- [Work to complete]:
Arrange each of the following items as a JSON list of strings with one string per line, omitting any blank lines.

★ ★ ★ ★

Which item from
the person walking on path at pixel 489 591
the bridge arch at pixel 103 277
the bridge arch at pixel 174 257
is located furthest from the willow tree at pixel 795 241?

★ ★ ★ ★

- [Exercise answer]:
[
  "Which item from",
  "the person walking on path at pixel 489 591",
  "the bridge arch at pixel 103 277",
  "the bridge arch at pixel 174 257",
  "is located furthest from the willow tree at pixel 795 241?"
]